In a statement to Eater Portland, a Coffee Business spokesperson indicated that the cafe offered employees positions at the other cafes, and committed to paying out employees’ paid time off and covering health insurance through the end of the month. The company also says that it was willing to meet with employees, but not in the way they requested. “We believe what they’re referring to here is a demand for contract negotiation, which isn’t something Coffee Business could do as we would no longer be the employers and there were no employment contracts in place at the time of the transition,” the statement reads.

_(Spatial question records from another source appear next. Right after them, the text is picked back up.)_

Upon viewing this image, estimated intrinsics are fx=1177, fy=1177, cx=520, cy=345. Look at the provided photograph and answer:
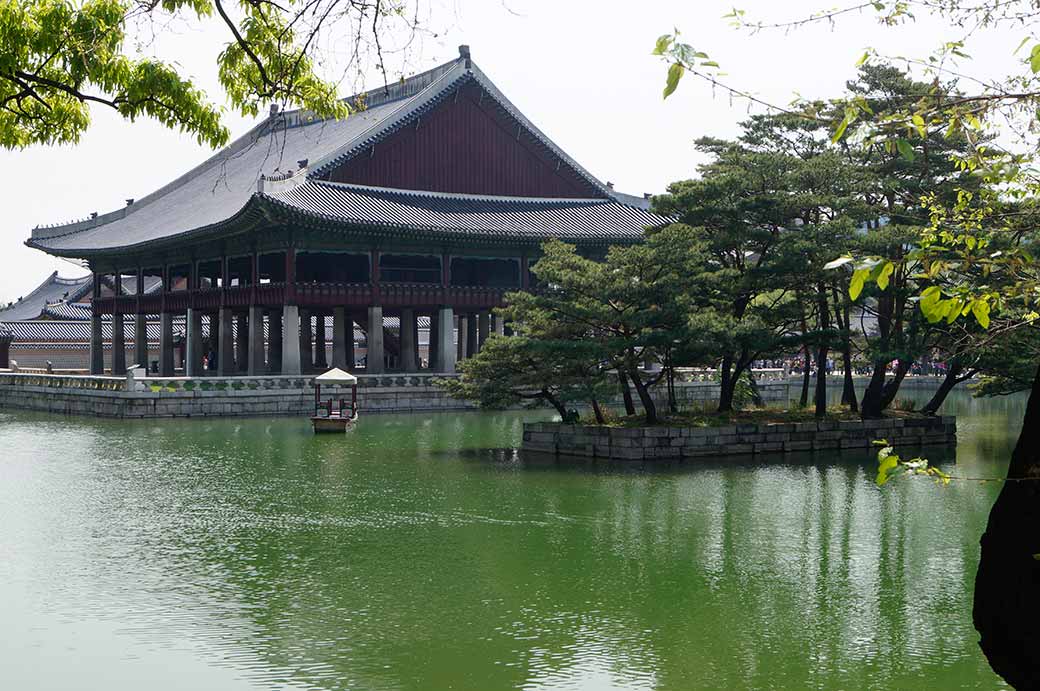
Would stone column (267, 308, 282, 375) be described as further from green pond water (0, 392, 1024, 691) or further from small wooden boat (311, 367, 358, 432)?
green pond water (0, 392, 1024, 691)

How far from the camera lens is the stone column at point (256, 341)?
47.0 metres

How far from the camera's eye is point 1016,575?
6.02 meters

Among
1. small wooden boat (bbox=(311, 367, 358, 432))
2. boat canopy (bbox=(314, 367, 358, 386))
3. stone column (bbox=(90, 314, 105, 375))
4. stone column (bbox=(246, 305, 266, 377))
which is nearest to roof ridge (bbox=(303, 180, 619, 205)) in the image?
stone column (bbox=(246, 305, 266, 377))

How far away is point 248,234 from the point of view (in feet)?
153

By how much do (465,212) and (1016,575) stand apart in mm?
45434

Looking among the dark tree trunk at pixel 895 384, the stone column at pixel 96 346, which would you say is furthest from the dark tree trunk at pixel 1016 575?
the stone column at pixel 96 346

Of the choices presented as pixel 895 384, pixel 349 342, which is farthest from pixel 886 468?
pixel 349 342

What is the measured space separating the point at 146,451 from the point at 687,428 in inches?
531

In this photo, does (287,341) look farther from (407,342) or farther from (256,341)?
(407,342)

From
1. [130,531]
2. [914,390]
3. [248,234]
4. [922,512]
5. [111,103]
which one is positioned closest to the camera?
[111,103]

Bennett shared a statement on Instagram Friday afternoon, claiming that Coffee Business “provided a variety of employment and transitional support to the staff,” which employees at the picket on Friday say included offers to work at other Sortis Holdings-owned businesses, like Sizzle Pie. “We wanted to work here,” says Bethany O’Neil, a former Wonderwood employee. “We built the reputation here. We don’t want to work at Sizzle Pie.”

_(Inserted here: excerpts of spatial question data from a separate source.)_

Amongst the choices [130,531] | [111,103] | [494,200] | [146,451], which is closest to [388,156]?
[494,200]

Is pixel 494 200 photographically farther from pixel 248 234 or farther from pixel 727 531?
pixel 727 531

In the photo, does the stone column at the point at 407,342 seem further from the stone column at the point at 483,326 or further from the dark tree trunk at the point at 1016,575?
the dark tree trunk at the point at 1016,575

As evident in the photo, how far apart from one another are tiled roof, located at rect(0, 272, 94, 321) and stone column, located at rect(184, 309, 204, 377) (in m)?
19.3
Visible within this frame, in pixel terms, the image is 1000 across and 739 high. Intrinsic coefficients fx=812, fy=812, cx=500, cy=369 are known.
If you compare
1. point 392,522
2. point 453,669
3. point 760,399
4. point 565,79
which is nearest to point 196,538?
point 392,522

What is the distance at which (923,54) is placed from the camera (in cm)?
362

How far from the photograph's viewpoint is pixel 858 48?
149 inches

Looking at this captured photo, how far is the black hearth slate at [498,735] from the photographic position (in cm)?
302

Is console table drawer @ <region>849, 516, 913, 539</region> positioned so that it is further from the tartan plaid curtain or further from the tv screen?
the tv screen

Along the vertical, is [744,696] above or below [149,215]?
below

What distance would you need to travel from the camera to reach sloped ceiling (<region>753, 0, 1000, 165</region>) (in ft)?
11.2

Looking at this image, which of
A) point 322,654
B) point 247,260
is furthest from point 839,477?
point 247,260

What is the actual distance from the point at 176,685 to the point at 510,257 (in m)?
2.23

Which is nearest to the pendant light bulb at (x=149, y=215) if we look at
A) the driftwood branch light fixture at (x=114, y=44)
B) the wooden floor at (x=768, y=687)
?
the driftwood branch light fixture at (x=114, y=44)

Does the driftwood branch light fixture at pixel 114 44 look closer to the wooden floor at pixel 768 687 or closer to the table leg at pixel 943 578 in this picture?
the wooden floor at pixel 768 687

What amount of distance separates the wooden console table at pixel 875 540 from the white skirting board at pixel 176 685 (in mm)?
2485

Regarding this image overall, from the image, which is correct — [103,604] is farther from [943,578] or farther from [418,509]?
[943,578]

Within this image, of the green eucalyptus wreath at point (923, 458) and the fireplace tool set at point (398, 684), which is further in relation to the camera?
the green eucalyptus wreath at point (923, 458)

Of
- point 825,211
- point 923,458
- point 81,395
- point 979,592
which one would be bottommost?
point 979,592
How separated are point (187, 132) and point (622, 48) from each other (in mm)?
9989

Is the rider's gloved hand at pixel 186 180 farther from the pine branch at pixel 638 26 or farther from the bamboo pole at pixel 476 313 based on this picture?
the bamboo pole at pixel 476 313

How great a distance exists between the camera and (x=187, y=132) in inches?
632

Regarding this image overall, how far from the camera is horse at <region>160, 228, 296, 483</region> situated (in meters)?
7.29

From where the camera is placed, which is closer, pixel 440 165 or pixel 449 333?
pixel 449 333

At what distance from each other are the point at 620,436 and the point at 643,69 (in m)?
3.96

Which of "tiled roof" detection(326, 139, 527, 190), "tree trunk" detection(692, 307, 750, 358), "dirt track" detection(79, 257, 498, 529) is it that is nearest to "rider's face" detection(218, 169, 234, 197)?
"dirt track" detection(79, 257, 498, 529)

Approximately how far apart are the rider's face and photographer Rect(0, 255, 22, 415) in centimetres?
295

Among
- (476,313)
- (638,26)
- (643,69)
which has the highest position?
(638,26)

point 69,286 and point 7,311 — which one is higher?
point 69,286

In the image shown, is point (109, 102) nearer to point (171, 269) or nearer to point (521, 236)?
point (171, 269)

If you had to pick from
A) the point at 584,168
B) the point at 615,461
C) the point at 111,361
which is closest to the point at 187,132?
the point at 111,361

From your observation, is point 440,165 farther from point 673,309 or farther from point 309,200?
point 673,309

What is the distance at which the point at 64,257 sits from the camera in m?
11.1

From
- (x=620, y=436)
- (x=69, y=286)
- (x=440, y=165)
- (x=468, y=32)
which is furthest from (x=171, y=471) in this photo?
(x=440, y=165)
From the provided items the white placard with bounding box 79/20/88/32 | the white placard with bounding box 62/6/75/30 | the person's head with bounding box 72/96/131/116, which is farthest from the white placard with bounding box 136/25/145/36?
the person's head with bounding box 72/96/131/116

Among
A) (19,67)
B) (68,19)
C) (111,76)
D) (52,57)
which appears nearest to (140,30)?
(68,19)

Upon news of the closure, the staff started a GoFundMe, created a group Venmo, and advertised a specialty coffee drink to raise money for their rent, bills, and food in the time they will be unemployed. They hung up posters in the shop to spread the word about the closure and their financial concerns, with phrases like “Please support your local baristas.”
Rosenhause says Coffee Business asked them to take down the posters and to keep the closure and ownership transition private, and pulled their employee-run craft market from display. Coffee Business did not directly respond to the claim, but says, “During the final weeks of service at Wonderwood Springs we did what we could to support our previous employees, while also maintaining a professional atmosphere and experience for our customers.”
Rosenhause and the former staff also believe that Coffee Business sent a representative to continually check in on staff during the last two weeks of service, and brought in “secret shoppers” to surveil staff as well; Coffee Business denies deploying secret shoppers. Additionally, Rosenhause says there were negative comments made by Coffee Business about staff’s work ethic, and about disabled staff needing extra days off. “It’s paramount to state that we have never made any derogatory remarks about our staff’s work ethic, nor would we ever discriminate against or make unsupportive comments regarding any employee living with a disability,” Coffee Business’s statement reads. “Such behavior goes against our company values and standards.”
In the text of the GoFundMe, employees write, “Many of our crew have been here from the beginning. We know, as well as you, that our hardworking baristas are the true magic of Wonderwood Springs.”
Correction: Monday, September 18, 2023 at 2:58 p.m.: This story has been corrected to show that Albertson is no longer an employee of Sortis, and that the transition of the business was not a formal sale.